We walked in silence for most of our way back. The road was empty, and the sun was now overhead. The sound of the crashing waves in the distance beyond the houses around us and the whispering trees along the road made a beautiful soundtrack to the walk for me to want to disrupt it. And besides, I was too excited by the prospect of reading my book to worry about his coldness towards me. It was his default. It's the warmth I had to worry about. The random gestures of purchasing a book at four times it's price just because I want it. Well, make it five times the price because he ended up paying the full price of the book as well.

"Thank you," I said.

He turned around to face me, eyebrows raised.I raised the little paper bag with the book. He shrugged. "A happy wife is a compliant wife. I want this deal with the Bardwells to go through."

I rolled my eyes. "It's not as though I would sabotage it just because I couldn't get a book."

He stopped walking. He was a few feet away from me on the winding road. "No. But since you're divorcing me, you have little incentive to be on your best behaviour."

A million dollars was good enough of an incentive for most people. "You make it sound like I am a child."

He retraced his footsteps, and I thought he was coming towards me until he turned and went to lean on a tree that was a few feet away from me. He folded his arms. "Why?"

"Why what?"

"Divorce."

"If you hate that I filed first, you can tell people it was you who left me if it makes you feel better."

His hand went to the bark behind him and began picking at it. "You surprised me that's for sure."

"Isn't it what you wanted?" Don't you want to marry your true love. I couldn't say it out loud, but the statement was implied.

"I'm talking about you."

The sun was blistering hot now, and the shade he was under looked tempting enough. I went over to stand beneath it a few feet away from him. What could I tell him he would believe? Did it matter anyway? The person I was in this marriage for in the first place, my mother, died a year after we married, and the person forcing me to continue it, his father, died a couple of years ago. "There's no reason for us to be together."

Carey's eyes darkened. He pushed himself forward, grabbed my hand and pulled me towards him. I gasped as the book in my hand fell and he wrapped his hands around my waist while mine plastered flat against his chest. "Carey." My mouth was too close to his, my breath fanned it as I spoke.

"Are you sure about that?"

Could he hear my heart hammering? I hope not. His sounded steady compared to mine. I nodded. "We've been in a dead marriage. You don't love me. I don't love you.You certainly don't want to run for office anymore.What's the point of continuing?"

He pressed his hands into my waist, pulling me an inch forwards to him. "Who said that's true?"

"You still want to run?" That had always been his father's dream and for a while I thought it was his dream too, but thelonger I've known him, the more convinced I am that he has other aspirations and political office, as much as it would suit him, would destroy his soul.

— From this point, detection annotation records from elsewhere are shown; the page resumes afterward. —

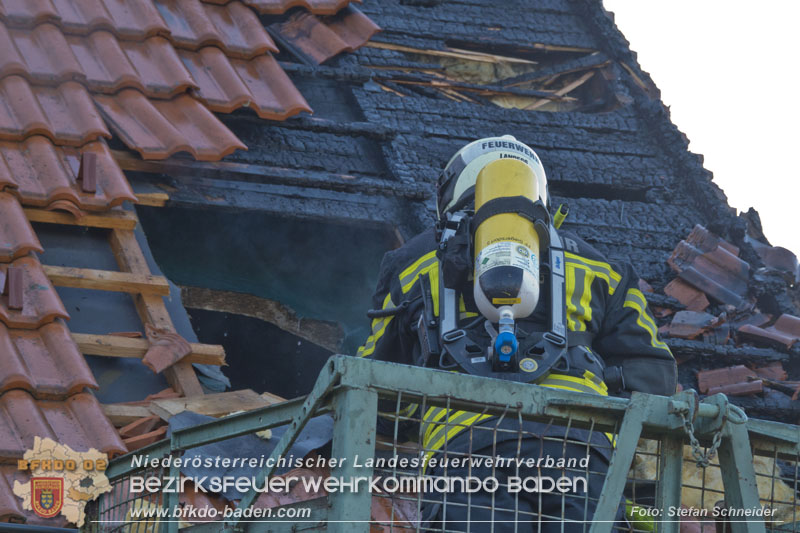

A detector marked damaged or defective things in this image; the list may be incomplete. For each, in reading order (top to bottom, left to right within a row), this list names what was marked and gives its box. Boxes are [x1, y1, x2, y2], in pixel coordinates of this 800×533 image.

broken roof tile [0, 0, 169, 40]
broken roof tile [153, 0, 278, 58]
broken roof tile [270, 4, 380, 64]
broken roof tile [0, 75, 108, 145]
broken roof tile [93, 90, 245, 160]
broken roof tile [180, 48, 310, 120]
broken roof tile [0, 136, 136, 211]
broken roof tile [0, 192, 42, 260]
broken roof tile [0, 254, 69, 328]
broken roof tile [664, 278, 712, 312]
broken roof tile [664, 225, 748, 308]
broken roof tile [0, 318, 96, 396]
broken roof tile [142, 322, 192, 372]
broken roof tile [692, 364, 756, 392]
broken roof tile [736, 314, 800, 352]
broken roof tile [0, 388, 125, 460]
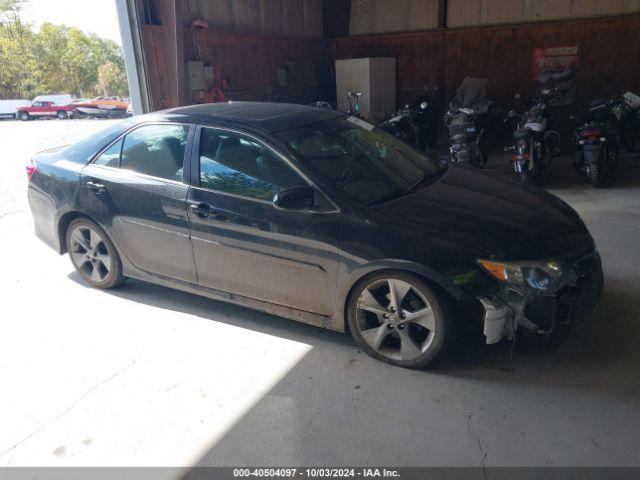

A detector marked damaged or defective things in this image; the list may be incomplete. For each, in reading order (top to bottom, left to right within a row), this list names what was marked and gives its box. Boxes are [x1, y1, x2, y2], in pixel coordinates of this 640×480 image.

front-end damage [476, 253, 604, 344]
detached bumper [478, 251, 604, 342]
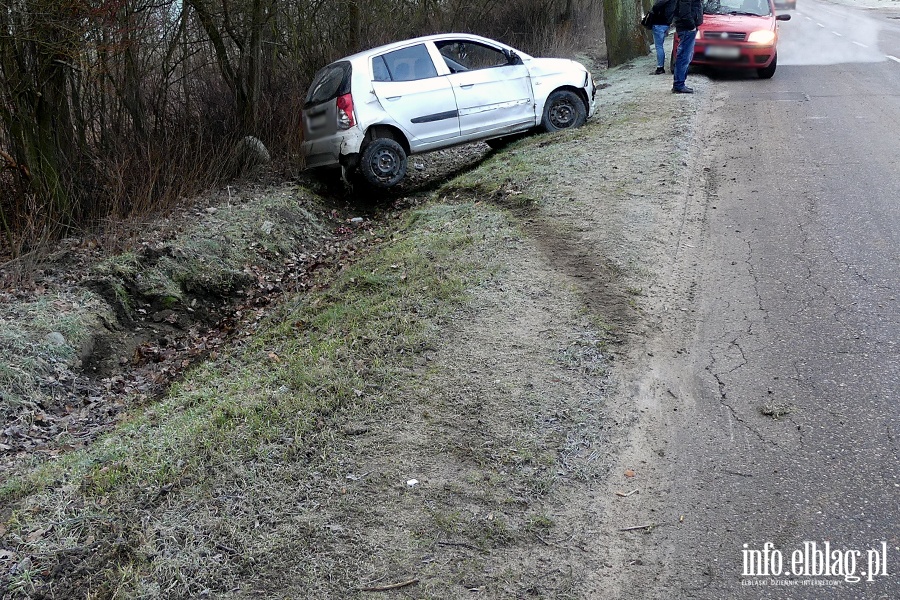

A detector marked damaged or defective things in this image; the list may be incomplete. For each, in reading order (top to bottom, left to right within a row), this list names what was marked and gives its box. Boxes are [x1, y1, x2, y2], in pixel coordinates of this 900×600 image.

cracked asphalt [624, 25, 900, 596]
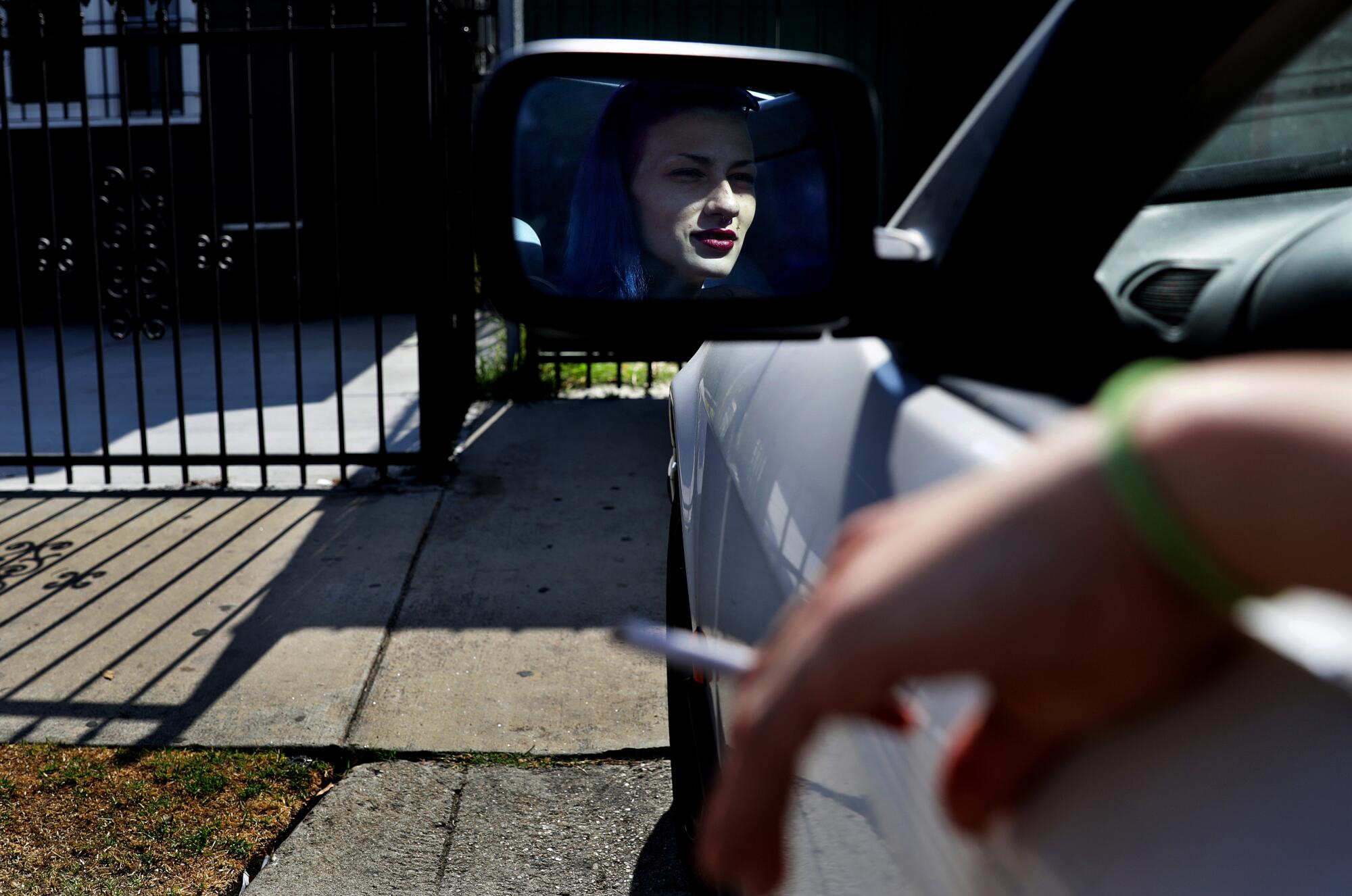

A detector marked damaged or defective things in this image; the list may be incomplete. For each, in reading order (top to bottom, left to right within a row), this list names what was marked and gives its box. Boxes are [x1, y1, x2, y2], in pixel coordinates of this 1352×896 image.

sidewalk crack [341, 492, 446, 741]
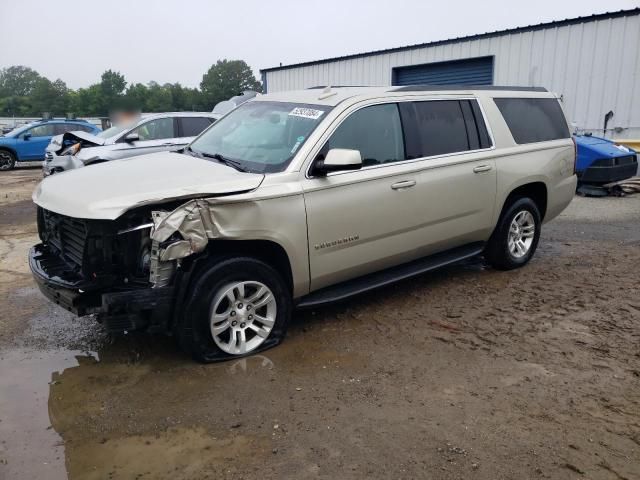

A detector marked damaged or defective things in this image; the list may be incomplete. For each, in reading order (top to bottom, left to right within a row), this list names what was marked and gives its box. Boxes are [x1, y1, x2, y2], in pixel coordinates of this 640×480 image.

crushed hood [33, 151, 264, 220]
damaged chevrolet suburban [28, 87, 576, 360]
crumpled front bumper [29, 246, 175, 332]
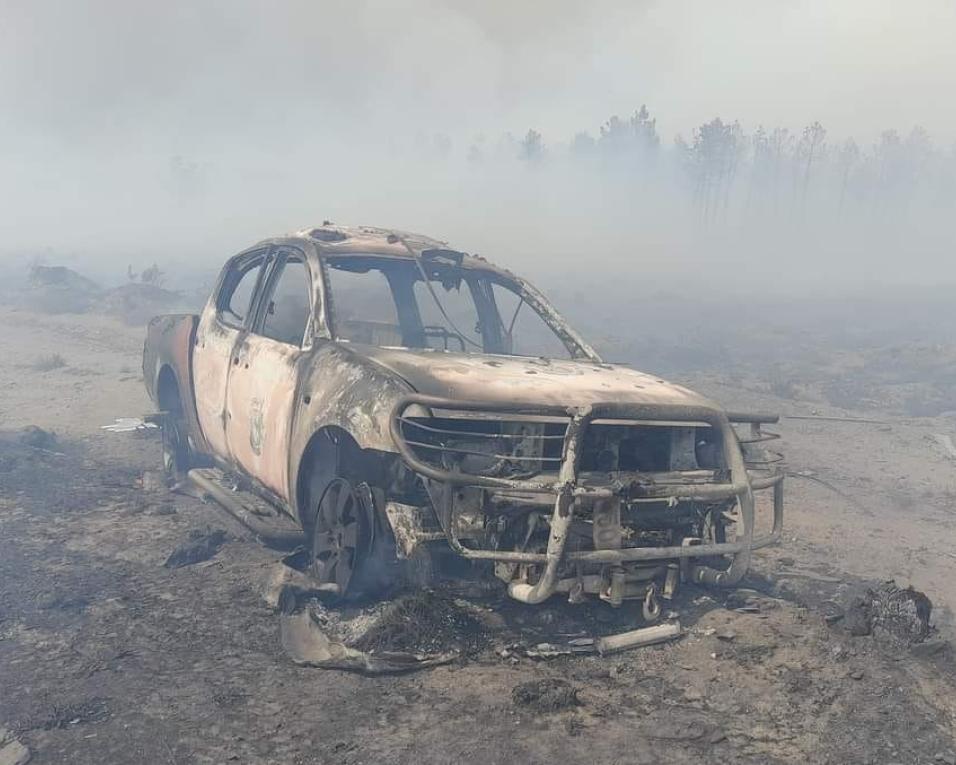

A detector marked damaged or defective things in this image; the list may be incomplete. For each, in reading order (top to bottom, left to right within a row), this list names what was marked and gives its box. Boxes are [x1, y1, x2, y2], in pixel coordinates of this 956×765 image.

destroyed windshield [324, 252, 584, 356]
charred vehicle frame [142, 222, 784, 616]
damaged door panel [144, 221, 784, 608]
burned pickup truck [144, 222, 784, 616]
burned metal frame [388, 394, 784, 604]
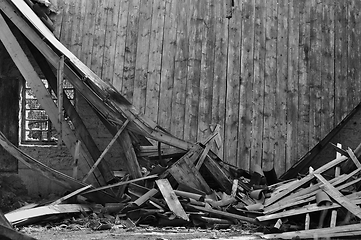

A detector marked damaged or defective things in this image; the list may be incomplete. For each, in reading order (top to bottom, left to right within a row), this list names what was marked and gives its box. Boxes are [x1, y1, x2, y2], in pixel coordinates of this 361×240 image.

damaged window frame [20, 78, 75, 145]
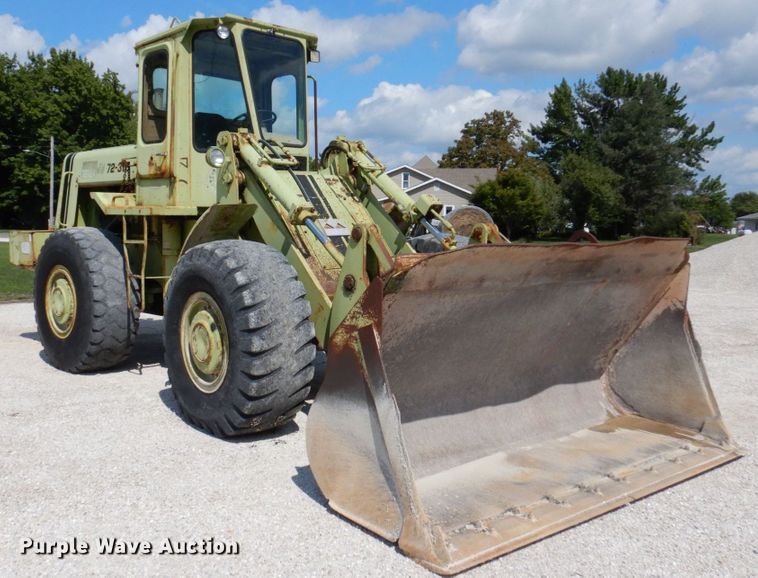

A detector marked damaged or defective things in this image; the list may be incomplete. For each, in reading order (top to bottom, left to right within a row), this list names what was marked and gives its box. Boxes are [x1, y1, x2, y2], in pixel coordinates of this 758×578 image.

rusty bucket [308, 237, 744, 572]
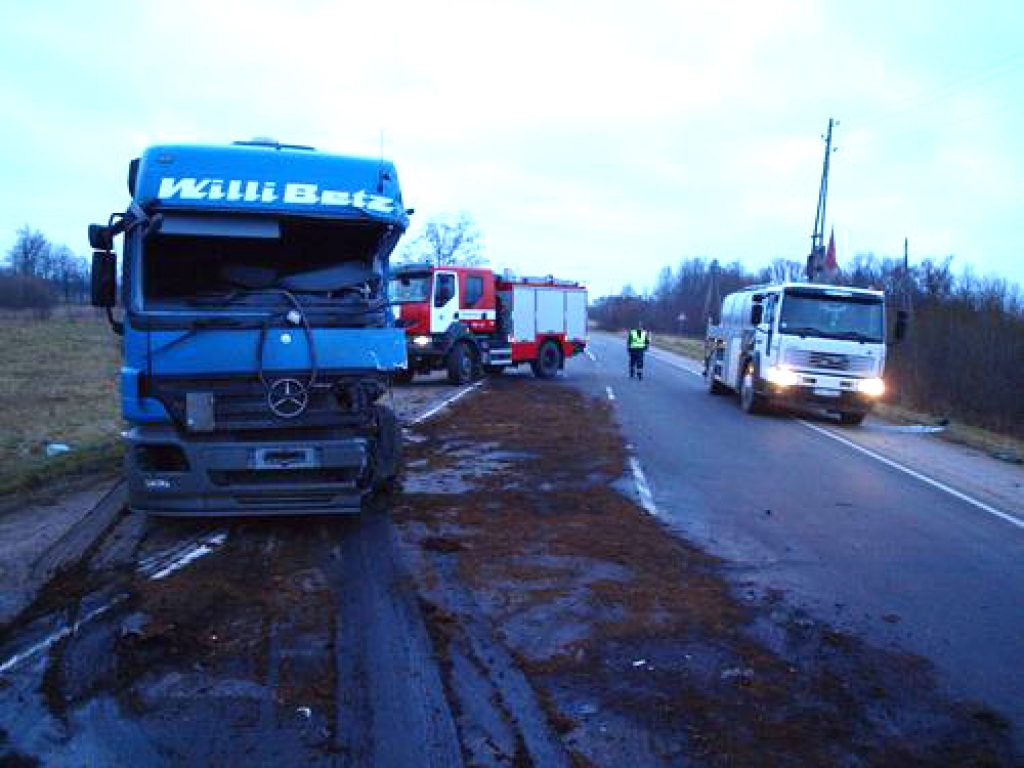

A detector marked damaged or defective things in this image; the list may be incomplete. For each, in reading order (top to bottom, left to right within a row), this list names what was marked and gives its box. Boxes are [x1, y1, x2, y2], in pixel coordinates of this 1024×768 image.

damaged blue truck [88, 141, 408, 520]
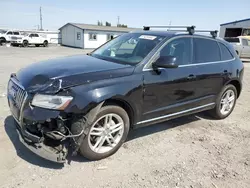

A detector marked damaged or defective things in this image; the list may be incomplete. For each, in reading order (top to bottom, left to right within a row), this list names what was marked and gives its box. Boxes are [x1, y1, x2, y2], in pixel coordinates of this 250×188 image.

broken headlight [30, 94, 73, 110]
damaged front end [7, 76, 102, 163]
exposed wheel well [103, 98, 135, 126]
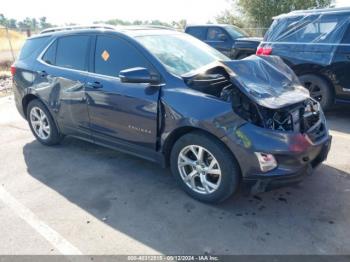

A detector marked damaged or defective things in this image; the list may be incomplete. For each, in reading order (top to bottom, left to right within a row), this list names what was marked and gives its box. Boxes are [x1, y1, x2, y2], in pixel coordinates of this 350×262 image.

He tilted his head to the side, and I felt his breath fan my cheek. "There's still something we can salvage." He lowered his head and nipped my neck. "Carey." My voice was throaty than I intended. He traced his lips down my neck, then up again until he reached mine. "Why did we ever agree to it?" I swallowed each and every one of his words like it was a life-saving drug. He traced his lips again onto the other side of my neck. His hands lazily caressed my waist, lifting the hem of my top and rubbing his fingers against my skin, but never straying farther up or down.